Multi-stage manufacturing process parameter optimization method based on improved marine predator algorithm

Abstract

Abstract Product quality is a critical factor in manufacturing industry competition, and mechanical processing technology has been widely applied in manufacturing, directly affecting product quality. Therefore, it is very important to find the appropriate optimal parameters to improve the impact of processing on product quality. However, modern production processes are characterized by complex mechanisms and the mutual influence of multiple processes, which poses higher challenges for optimizing processing technology parameters. In this regard, the thesis proposes a method for optimizing process parameters in multi-process manufacturing based on an improved marine predator algorithm, aiming to optimize and improve process parameters in multi-process manufacturing processes. Firstly, a multi-process modeling strategy is adopted to explore the nonlinear relationship between process parameters and quality indicators based on multi-gene genetic planning, establishing a multi-process parameter optimization objective model. This effectively solves the problem of modeling difficulty caused by severe coupling of multiple processes. Then, to improve the efficiency of solving the optimization objective model, an improved marine predator algorithm is proposed, utilizing reverse learning strategies and mixed control parameters to enhance optimization capability, thereby obtaining the global optimal solution. Finally, using production process data from a certain factory as an example, the feasibility of the proposed method is verified, achieving the goal of multi-process process parameter optimization and ensuring the stability of product quality.

* [Data for review]
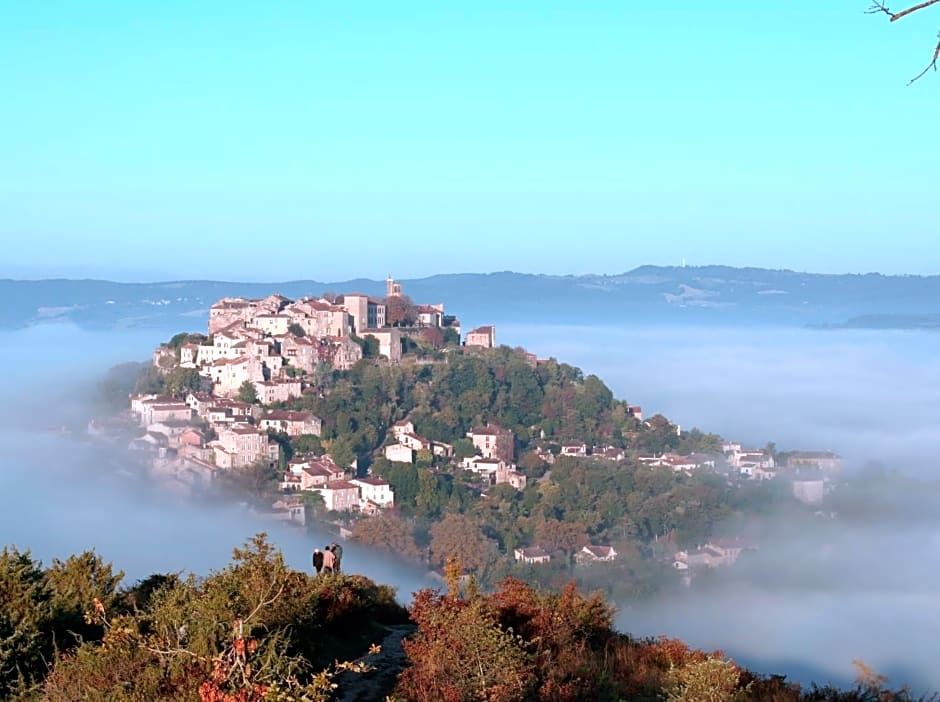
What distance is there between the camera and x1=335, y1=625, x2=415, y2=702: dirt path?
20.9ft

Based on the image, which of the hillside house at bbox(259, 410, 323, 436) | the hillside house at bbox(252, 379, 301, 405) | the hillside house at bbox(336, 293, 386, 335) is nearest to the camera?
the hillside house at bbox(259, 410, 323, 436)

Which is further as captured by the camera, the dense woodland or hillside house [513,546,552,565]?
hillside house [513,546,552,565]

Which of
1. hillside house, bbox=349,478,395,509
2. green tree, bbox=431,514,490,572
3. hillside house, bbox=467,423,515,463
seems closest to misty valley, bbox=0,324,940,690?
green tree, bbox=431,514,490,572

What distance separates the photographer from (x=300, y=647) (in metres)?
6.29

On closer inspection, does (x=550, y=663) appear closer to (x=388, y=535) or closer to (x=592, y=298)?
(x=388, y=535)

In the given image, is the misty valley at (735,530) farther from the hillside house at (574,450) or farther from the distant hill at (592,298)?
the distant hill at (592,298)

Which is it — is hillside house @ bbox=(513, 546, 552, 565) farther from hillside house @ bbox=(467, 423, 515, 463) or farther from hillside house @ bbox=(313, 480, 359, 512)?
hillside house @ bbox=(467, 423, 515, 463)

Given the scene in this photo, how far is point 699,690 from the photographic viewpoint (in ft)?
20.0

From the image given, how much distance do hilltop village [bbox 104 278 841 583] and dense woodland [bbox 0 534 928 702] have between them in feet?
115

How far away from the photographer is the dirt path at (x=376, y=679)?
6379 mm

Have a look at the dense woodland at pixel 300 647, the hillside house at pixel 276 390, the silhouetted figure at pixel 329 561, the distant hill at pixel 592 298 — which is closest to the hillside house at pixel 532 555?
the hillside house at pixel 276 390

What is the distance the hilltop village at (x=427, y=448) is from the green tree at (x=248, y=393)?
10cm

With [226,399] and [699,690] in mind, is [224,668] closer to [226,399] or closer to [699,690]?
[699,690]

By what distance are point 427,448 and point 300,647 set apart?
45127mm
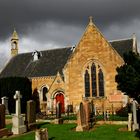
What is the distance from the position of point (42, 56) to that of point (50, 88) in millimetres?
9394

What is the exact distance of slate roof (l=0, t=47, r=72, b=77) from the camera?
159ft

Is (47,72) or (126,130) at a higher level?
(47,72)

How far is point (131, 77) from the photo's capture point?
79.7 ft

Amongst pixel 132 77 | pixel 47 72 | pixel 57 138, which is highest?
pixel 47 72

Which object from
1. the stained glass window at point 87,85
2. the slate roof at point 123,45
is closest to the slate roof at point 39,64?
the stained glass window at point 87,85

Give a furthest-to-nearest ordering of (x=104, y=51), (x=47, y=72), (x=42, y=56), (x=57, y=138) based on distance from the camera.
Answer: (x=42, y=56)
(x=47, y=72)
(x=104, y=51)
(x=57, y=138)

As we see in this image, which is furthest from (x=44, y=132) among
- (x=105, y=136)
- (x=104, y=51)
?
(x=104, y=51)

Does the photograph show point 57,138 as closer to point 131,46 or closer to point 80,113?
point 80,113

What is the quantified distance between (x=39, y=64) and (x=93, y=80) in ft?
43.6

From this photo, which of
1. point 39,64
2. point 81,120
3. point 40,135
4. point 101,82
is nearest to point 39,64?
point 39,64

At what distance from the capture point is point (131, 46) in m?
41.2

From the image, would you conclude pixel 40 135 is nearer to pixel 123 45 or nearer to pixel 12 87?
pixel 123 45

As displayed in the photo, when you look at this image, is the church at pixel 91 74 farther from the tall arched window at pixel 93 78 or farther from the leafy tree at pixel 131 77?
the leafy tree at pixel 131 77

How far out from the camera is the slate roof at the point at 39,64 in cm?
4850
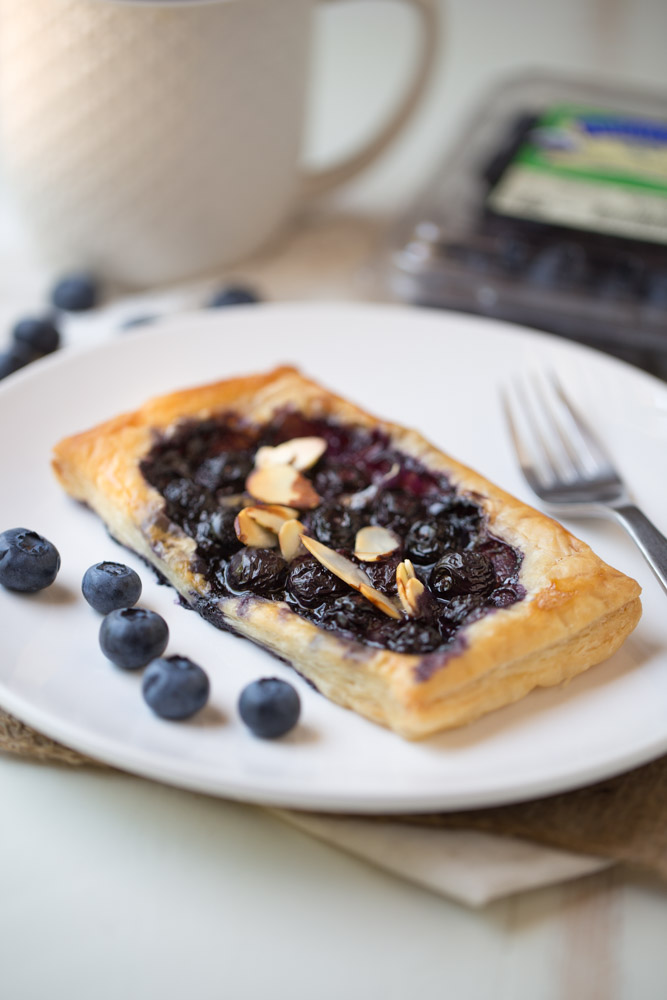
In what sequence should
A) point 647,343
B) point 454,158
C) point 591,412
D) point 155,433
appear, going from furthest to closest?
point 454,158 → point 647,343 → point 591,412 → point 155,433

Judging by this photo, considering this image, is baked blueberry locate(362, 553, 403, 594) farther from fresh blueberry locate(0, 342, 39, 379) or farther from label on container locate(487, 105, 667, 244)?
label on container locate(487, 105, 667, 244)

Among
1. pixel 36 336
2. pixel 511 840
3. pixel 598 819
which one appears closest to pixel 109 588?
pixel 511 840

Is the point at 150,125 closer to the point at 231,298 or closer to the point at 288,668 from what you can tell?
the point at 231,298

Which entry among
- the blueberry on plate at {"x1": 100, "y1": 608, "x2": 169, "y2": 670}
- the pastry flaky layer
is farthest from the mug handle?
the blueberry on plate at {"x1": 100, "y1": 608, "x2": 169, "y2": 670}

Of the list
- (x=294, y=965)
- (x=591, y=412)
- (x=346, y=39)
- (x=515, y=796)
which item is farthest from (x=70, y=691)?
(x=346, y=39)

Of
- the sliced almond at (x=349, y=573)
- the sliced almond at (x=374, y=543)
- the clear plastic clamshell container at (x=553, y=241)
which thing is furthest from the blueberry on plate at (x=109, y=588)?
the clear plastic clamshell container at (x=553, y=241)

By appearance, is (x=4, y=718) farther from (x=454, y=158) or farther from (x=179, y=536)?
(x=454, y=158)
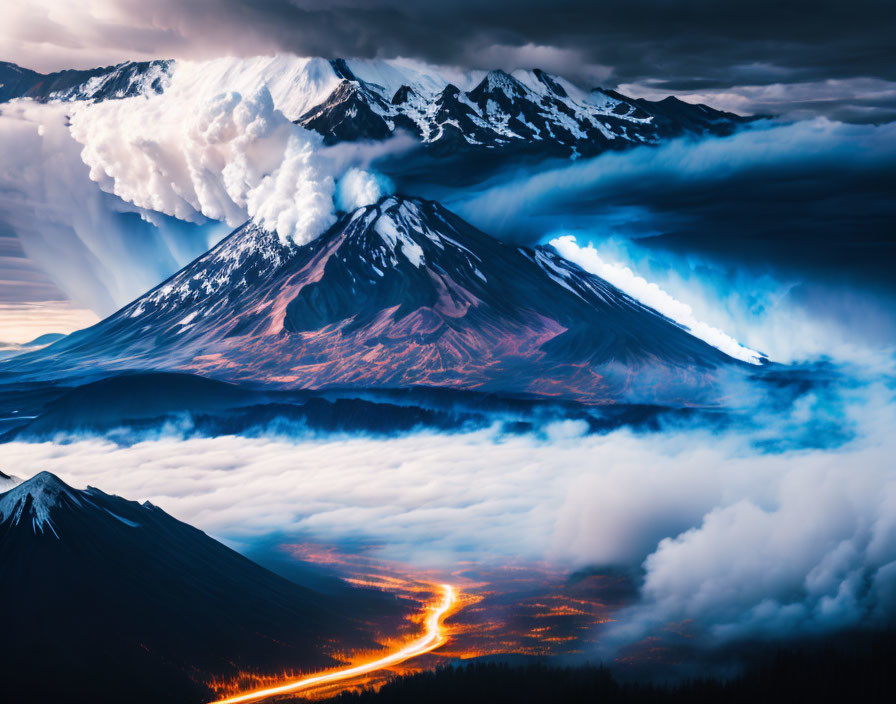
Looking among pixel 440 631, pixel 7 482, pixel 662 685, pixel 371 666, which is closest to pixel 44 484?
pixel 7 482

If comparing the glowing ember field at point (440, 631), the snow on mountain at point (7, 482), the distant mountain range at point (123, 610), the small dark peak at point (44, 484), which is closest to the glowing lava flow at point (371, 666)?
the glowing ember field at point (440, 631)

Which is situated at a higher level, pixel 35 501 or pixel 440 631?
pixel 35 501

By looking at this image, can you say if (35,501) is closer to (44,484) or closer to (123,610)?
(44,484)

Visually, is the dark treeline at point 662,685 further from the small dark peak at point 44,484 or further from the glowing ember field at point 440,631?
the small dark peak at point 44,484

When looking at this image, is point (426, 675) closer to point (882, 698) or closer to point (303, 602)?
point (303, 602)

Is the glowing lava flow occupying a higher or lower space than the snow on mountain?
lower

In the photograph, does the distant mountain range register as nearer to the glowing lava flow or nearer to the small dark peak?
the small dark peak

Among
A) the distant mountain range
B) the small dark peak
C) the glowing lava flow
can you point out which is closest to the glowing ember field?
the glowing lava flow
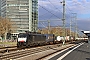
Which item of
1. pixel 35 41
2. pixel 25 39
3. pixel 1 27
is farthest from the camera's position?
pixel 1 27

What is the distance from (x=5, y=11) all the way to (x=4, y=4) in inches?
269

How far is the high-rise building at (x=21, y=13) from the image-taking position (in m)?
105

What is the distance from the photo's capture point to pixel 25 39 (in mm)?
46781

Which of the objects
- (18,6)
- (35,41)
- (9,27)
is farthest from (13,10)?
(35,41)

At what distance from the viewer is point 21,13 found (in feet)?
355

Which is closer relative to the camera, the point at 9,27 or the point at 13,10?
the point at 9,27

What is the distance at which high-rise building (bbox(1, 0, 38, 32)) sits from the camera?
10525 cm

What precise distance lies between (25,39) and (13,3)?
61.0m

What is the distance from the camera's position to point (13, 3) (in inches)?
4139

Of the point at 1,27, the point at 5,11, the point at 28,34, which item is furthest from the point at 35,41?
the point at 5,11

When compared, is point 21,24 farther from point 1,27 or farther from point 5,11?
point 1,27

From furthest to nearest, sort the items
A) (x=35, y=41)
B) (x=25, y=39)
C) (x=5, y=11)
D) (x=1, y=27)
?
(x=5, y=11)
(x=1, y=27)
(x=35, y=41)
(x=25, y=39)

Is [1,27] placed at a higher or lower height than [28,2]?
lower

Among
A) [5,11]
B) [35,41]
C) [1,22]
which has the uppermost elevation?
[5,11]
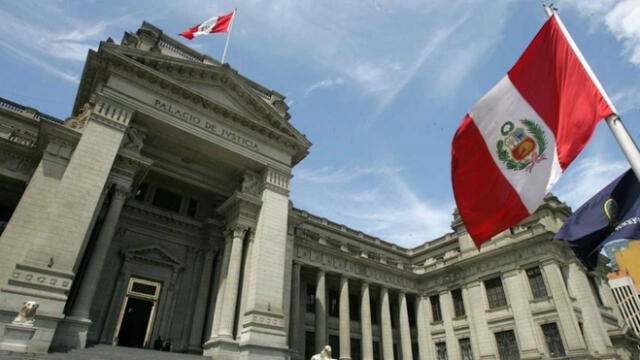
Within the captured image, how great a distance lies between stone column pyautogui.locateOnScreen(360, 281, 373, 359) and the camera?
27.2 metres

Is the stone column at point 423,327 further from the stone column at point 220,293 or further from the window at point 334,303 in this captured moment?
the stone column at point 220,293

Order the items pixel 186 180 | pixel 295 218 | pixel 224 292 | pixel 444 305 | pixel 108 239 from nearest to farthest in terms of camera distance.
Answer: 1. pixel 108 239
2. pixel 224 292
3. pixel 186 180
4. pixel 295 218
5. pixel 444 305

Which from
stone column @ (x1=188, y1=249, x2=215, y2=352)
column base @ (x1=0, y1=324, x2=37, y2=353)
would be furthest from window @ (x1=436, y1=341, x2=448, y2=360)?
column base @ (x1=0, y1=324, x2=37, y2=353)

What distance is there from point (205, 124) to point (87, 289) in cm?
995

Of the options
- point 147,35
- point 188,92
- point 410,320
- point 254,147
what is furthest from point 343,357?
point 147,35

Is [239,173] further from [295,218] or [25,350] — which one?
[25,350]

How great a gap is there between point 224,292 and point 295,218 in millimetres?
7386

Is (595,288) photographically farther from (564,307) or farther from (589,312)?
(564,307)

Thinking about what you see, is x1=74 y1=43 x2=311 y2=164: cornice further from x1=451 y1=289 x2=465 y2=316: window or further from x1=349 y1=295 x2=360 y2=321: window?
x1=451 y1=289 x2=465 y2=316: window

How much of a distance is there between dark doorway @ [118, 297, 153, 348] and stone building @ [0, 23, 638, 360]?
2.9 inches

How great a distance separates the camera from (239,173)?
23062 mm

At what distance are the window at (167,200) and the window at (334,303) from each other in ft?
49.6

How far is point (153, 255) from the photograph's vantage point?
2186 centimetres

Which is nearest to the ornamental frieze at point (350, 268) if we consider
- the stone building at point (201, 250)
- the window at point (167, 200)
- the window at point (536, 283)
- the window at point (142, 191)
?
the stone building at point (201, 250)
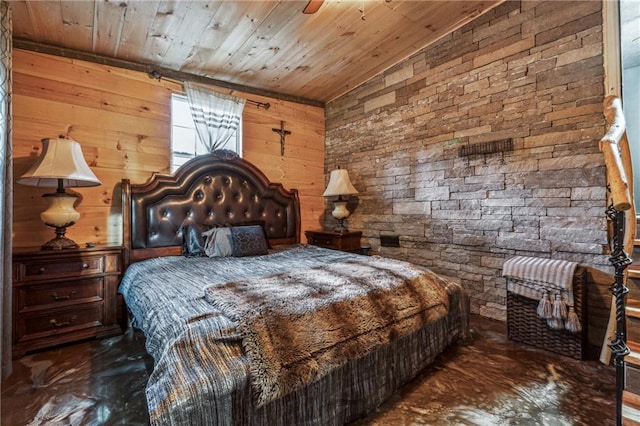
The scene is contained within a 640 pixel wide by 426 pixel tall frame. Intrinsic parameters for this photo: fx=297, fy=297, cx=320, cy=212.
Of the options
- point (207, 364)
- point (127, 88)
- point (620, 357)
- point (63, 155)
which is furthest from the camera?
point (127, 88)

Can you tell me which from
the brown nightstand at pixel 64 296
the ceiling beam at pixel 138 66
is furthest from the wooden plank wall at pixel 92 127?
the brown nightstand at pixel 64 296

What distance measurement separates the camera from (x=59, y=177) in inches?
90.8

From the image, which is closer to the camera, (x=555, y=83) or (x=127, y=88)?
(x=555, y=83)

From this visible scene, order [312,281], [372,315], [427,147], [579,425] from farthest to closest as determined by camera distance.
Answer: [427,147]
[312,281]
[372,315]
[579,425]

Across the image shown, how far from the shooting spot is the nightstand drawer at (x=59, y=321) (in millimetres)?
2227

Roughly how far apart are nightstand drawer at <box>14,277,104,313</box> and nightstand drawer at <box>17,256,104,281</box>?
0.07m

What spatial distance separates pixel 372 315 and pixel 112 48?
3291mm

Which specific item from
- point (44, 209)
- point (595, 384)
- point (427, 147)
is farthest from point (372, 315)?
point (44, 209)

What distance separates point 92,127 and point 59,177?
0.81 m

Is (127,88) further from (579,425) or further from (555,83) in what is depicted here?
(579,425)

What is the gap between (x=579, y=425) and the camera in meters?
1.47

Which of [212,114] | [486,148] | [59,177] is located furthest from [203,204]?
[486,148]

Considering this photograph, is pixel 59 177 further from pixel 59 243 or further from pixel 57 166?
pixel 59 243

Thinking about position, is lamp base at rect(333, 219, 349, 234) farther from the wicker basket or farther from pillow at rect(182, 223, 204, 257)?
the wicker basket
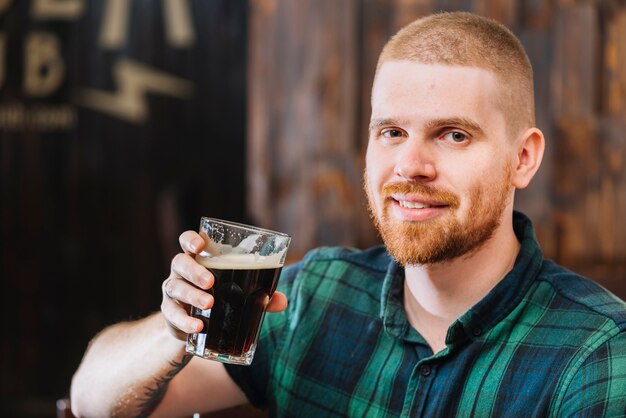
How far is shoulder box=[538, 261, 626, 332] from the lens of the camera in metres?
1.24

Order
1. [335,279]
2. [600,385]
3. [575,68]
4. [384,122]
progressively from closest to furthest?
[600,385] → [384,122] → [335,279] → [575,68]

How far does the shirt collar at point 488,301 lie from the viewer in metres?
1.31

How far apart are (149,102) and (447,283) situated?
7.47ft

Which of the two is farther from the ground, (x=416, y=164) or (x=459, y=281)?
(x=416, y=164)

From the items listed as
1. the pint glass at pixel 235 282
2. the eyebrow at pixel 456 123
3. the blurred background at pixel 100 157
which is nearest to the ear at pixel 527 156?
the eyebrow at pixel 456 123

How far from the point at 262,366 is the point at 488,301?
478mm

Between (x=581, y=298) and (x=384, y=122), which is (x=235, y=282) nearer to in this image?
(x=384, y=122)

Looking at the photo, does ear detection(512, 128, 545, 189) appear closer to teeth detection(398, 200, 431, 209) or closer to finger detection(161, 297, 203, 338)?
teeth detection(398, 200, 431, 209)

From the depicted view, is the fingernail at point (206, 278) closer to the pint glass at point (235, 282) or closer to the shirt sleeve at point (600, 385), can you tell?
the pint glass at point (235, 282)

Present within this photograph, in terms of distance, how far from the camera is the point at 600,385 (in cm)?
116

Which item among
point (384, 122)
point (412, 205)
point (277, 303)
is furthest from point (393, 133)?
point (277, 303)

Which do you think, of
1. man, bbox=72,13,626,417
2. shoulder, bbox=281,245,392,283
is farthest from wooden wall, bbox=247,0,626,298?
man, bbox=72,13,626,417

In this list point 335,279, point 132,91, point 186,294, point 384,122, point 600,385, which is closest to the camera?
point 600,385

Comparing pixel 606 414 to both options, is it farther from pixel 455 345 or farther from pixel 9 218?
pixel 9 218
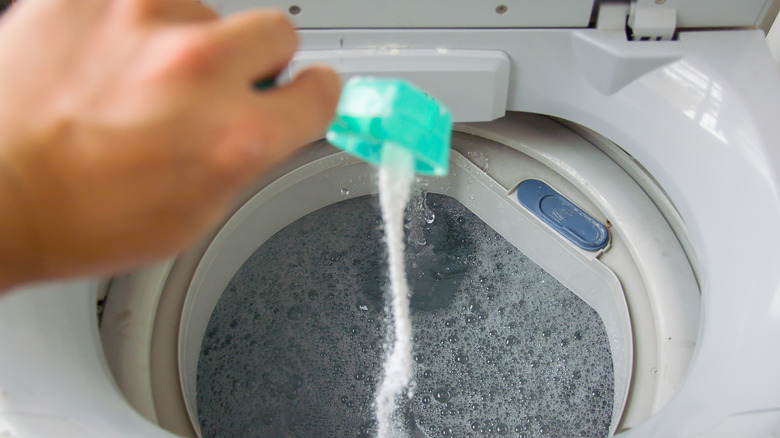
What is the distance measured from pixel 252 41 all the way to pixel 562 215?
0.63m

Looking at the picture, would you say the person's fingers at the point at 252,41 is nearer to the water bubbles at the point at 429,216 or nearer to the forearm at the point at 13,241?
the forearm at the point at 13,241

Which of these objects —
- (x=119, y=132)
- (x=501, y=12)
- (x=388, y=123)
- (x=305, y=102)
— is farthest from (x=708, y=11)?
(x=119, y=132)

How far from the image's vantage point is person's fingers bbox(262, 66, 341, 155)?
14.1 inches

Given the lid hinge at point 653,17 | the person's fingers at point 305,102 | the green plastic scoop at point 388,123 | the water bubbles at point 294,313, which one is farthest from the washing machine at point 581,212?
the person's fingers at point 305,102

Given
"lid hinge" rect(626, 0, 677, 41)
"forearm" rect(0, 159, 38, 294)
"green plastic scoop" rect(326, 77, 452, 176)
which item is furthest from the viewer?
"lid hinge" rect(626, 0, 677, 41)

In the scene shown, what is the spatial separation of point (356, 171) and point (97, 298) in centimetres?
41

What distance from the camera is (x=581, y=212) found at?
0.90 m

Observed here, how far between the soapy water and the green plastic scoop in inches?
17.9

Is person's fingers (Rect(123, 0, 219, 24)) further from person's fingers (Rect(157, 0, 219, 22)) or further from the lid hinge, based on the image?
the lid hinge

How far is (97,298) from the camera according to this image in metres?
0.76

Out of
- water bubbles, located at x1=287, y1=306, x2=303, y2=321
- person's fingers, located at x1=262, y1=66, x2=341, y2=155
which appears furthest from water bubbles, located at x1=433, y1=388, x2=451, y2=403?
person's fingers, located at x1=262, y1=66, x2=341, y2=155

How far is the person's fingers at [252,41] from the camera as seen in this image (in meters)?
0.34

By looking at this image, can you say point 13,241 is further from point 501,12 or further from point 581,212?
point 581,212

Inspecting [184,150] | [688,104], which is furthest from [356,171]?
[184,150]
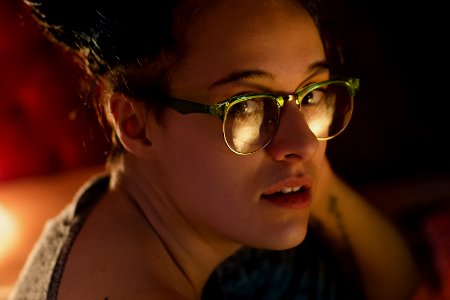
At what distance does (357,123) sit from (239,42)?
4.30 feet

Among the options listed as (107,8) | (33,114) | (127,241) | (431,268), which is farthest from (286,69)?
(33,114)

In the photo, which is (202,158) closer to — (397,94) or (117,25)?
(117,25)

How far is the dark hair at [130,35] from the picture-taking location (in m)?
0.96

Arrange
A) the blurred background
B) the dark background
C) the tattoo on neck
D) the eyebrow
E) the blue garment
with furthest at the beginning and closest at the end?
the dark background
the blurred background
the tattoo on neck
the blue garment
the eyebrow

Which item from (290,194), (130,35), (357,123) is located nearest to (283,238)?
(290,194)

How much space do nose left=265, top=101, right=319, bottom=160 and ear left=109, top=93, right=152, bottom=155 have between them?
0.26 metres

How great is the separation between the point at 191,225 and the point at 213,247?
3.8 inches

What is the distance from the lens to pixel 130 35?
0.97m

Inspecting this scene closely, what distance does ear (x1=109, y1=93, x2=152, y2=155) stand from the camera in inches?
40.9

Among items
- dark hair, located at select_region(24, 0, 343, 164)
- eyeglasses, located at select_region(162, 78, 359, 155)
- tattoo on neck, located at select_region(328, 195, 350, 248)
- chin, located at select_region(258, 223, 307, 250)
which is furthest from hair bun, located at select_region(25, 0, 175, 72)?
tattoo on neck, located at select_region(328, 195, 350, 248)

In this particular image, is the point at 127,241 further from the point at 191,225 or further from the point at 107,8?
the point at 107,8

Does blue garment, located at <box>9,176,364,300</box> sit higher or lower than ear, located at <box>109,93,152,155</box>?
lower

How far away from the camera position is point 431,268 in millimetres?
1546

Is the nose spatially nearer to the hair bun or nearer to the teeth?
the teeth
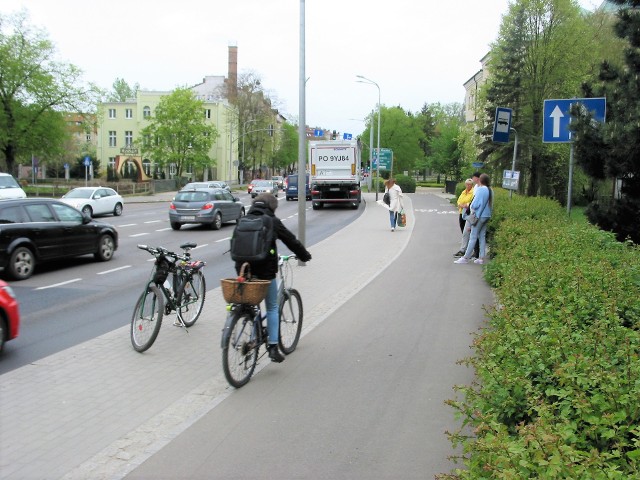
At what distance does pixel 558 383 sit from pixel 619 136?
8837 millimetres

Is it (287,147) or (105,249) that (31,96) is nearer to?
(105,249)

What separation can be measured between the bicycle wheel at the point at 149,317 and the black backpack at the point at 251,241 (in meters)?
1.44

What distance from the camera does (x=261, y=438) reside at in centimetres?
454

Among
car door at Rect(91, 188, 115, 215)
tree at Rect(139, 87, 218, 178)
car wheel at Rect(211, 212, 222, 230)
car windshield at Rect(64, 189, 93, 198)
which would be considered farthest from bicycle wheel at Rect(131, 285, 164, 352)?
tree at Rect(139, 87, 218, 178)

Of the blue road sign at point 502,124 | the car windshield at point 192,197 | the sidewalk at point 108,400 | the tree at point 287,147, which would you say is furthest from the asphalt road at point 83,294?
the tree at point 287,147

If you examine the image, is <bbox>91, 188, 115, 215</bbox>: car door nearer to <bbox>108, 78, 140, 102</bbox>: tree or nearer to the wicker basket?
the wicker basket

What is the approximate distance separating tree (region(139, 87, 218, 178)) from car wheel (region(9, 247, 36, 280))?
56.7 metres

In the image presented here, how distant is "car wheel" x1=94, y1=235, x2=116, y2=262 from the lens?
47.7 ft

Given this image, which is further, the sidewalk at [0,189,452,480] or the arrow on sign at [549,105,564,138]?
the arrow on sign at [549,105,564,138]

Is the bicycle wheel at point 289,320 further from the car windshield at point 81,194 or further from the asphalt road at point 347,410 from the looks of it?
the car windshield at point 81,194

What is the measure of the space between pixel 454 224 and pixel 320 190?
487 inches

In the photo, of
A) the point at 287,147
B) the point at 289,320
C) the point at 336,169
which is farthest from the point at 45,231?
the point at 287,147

* [Explore the material]
1 - In the abstract, what two means does the improved marine predator algorithm use to enhance its optimization capability?
2 - Translate this sentence from the abstract into Spanish: "Therefore, it is very important to find the appropriate optimal parameters to improve the impact of processing on product quality."
The listing has nothing to do with the abstract.

* [Answers to the problems]
1 - Reverse learning strategies and mixed control parameters.

2 - Por lo tanto, es muy importante encontrar los parámetros óptimos adecuados para mejorar el impacto del procesamiento en la calidad del producto.